Entre as raízes e o fator Netflix
Os melhores filmes de 2018 tentaram reconstruir as essências desta arte centenária
Em um piso de cerâmica se derrama um balde de água, formando uma poça na qual uma janela é refletida emoldurando um retângulo de céu cortado pelo voo de um avião. Obra impulsionada pela ambição de ser, precisamente, reflexo da pura vida, com seus acasos e ambiguidades, Roma, de Alfonso Cuarón, começa com essa imagem que encontra o êxtase no cotidiano. Rejeitado pelo Festival de Cannes depois das pressões exercidas pelos exibidores franceses, hostis a que uma produção sem exibição garantida nas salas competisse no templo da cinefilia, Roma levou o Leão de Ouro em Veneza, embora isso não tenha feito diminuir a discussão em torno das novas regras do jogo impostas pelas novas plataformas de produção e difusão. Tanto a vocação épica do filme quanto sua linguagem formal, baseada em elaborados planos gerais em continuidade com ações simultâneas e uma infinidade de elementos significantes, exigem, quase aos gritos, sua projeção em uma enorme tela digna dos tempos em que as salas eram palácios (ou catedrais) do cinema, longe dos multiplexes de bolso. Paradoxalmente, foi a Netflix –que, no fundo, pouco se importa se o consumidor vê Roma na tela do seu celular– que ofereceu ao diretor mexicano as melhores condições de produção para não comprometer sua visão pessoal.
FILMES ESTRANGEIROS EM DESTAQUE
1. Lazzaro Feliz, de Alice Rohrwacher
2. O Outro Lado do Vento, de Orson Welles
3. Hereditário, de Ari Aster
4. Roma, de Alfonso Cuarón
5. Trama Fantasma, de Paul Thomas Anderson
O que volta a estar sobre a mesa é a mesma pergunta feita por André Bazin no final da década de cinquenta: o que é o cinema?

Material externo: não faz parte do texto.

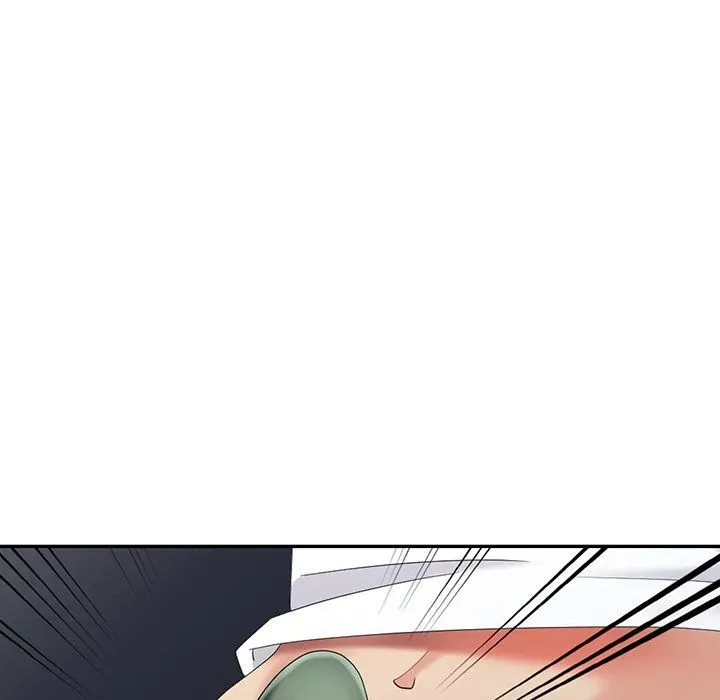 Read Secret Hideout chapter 21 image 23 on Lezhin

Os cineastas –e também os executivos da Netflix– parecem ter claro que a resposta não tem tanto a ver com um espaço –onde se aprecia o cinema?–, mas com uma linguagem. Talvez por isso 2018 foi um ano cinematográfico em que houve um exagero nas essências desta arte centenária que, felizmente, reagiu rapidamente para se diferenciar desse novo modelo de afetação audiovisual que, de forma cada vez mais evidente, encarna o grosso de uma nova ficção televisiva reformulada como garantia de excelência. Cuarón faz uma dupla viagem às raízes (às dele e às do próprio cinema) para defender uma nova arte do real, mesmo que para isso entre em uma clara contradição de termos: pode-se preservar a ética neorrealista dentro de um aparatoso exercício de estilo onde impera mais o controle do que o acaso? A imagem que abre o filme teria sido possível sem a grande lista de técnicos de efeitos digitais que aparece nos créditos?
Roma não foi o único filme notável do ano que olhou para trás, tentando reconstruir a memória de um cinema perdido: em Lazzaro Feliz, Alice Rohrwacher ressuscitou literalmente o espírito de um cinema italiano que partiu do tangível para alcançar o intangível (o espiritual, o devaneio) com Pasolini e Olmi como figuras tutelares; enquanto em Trama Fantasma Paul Thomas Anderson dissecou a figura do gênio como uma entidade patológica, costurando suas imagens com o mesmo perfeccionismo artesanal que definia seu protagonista. Rodados respectivamente em 16 e 35 milímetros, os filmes de Rohrwacher e Anderson aplicam seu gesto essencialista à própria materialidade do celuloide em tempos de hipervisibilidade digital.
A Netflix também está por trás do grande acontecimento cinematográfico do ano, igualmente marcado pela polêmica: a reconstrução do filme inacabado de Orson Welles O Outro Lado do Vento, que poderia muito bem encarnar outra posição essencialista de sinal oposto, posição daqueles que consideram a montagem –e não a temporalidade– o que define a identidade do cinema. O Outro Lado do Vento se parece mais com as fascinantes ruínas de uma obra (im)possível do que com um discurso fechado, mas seu barroquismo expressivo e sua narrativa quase cubista presidem o pódio das poéticas do artifício num ano em que alguns gêneros populares como o terror, a ficção científica e os filmes de super-heróis se deixaram agradavelmente intoxicar pela pós-modernidade, como demonstraram Climax, de Gaspar Noé; Hereditário, de Ari Aster; Suspiria, de Luca Guadagnino; Mandy, de Panos Cosmatos; Jogador nº1, de Steven Spielberg, e Homem-Aranha: No Universo Aranha, de Persichetti, Ramsey e Rothman.